> [Written task] In the text below about building operators, what is operator-sdk in the process of doing?

> [Text shown]
* start *
If you’re looking to create an operator then the best support for doing so is with Golang. The best options are kubebuilder or operator-sdk (which is in the process of refactoring to be based on kubebuilder). I’m not going to talk about creating an operator as there’s good material out there - kubebuilder has an official ebook on it.
What is harder to find info on is projects that interact with multiple custom resources. Imagine you want a platform to provision instances of monitoring tools and also expose new external endpoints for them. Or watch for when new databases are created and automatically add monitoring around them. Then you’re going to have to go beyond kubebuilder’s scaffolding tools or even what the kubebuilder book tells you.
* end *
> [Provided records]
* start *
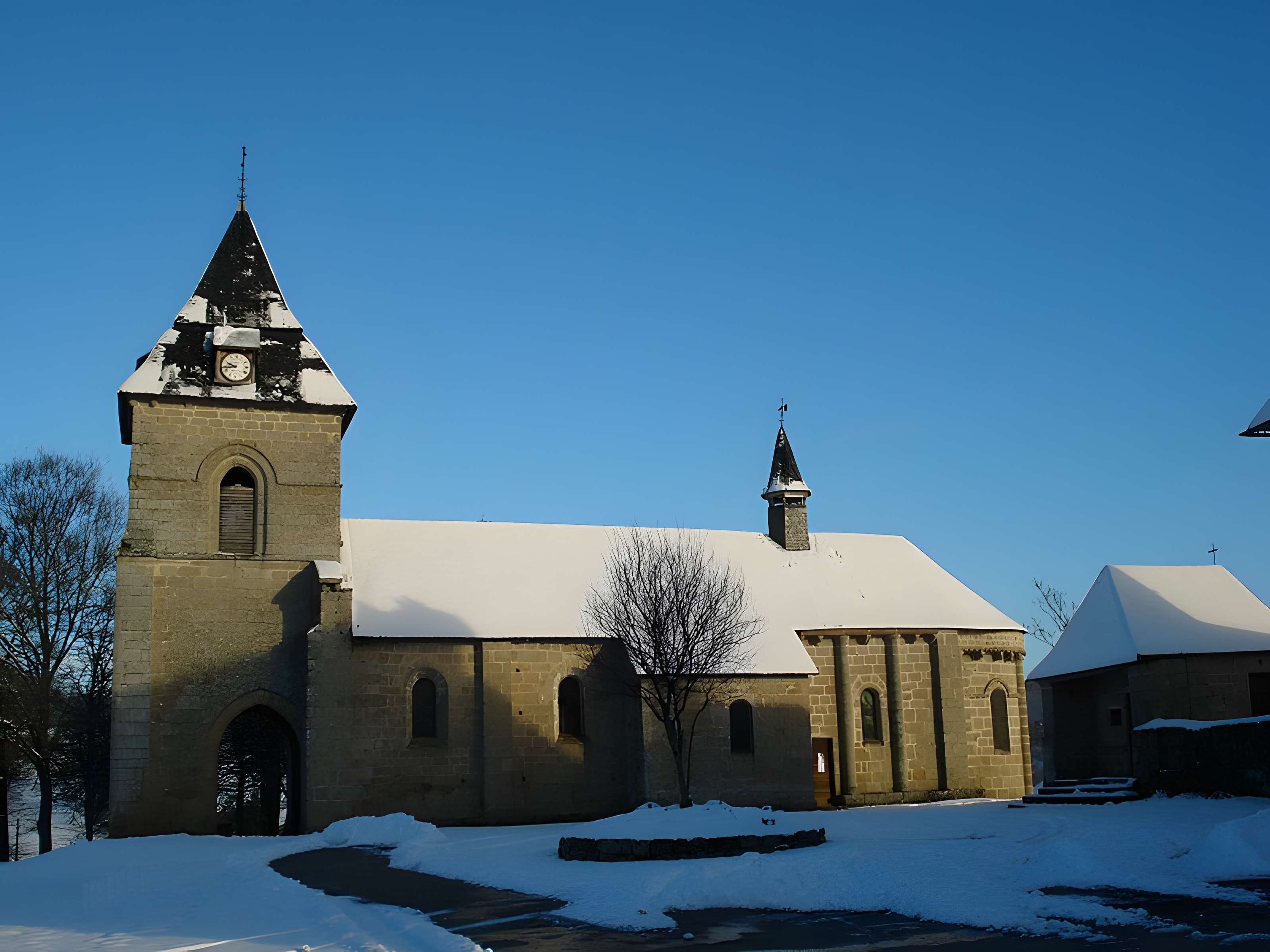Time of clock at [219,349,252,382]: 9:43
* end *
* start *
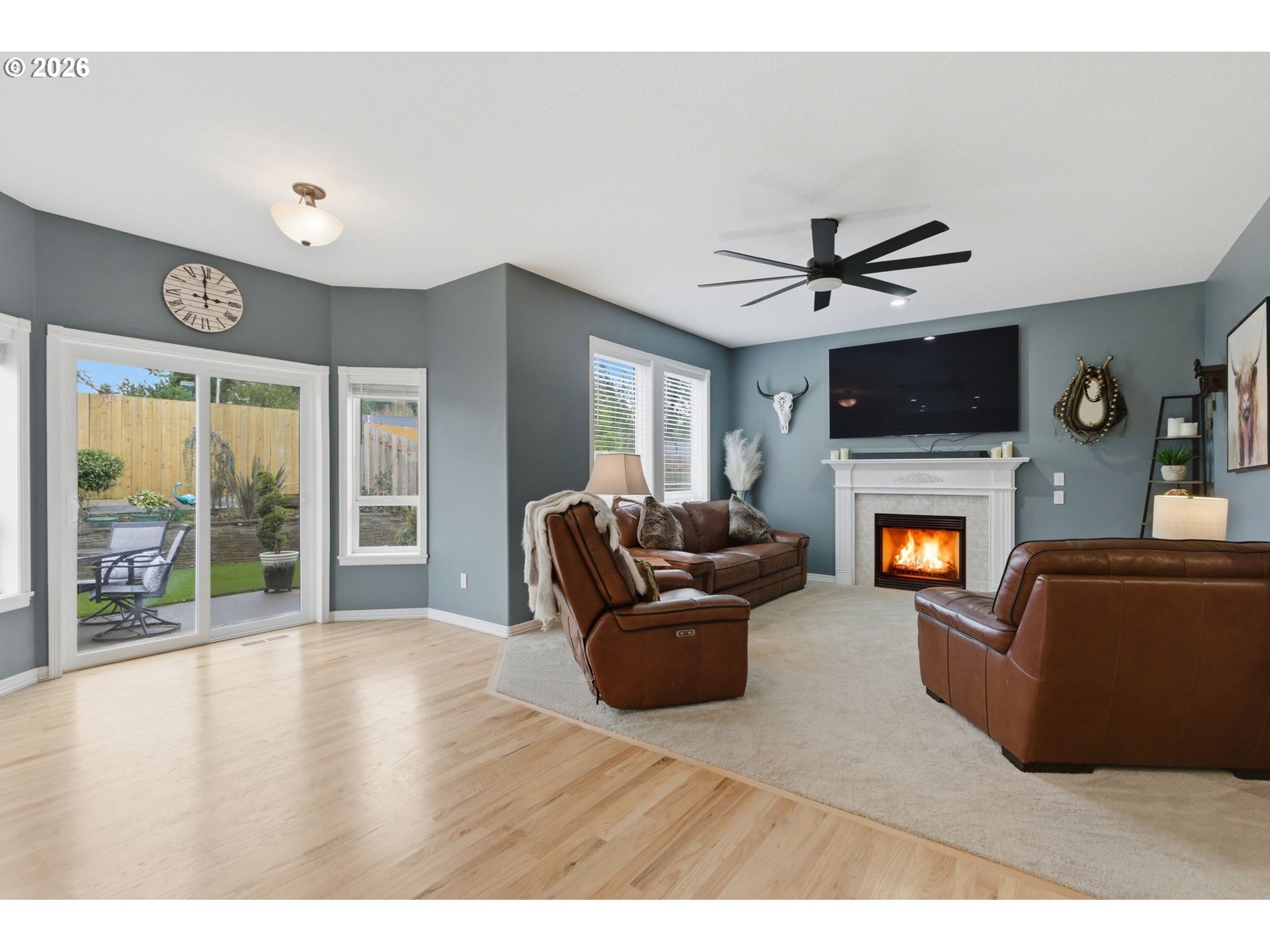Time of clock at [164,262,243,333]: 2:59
* end *
> [Solution for this exercise] Refactoring to be based on kubebuilder.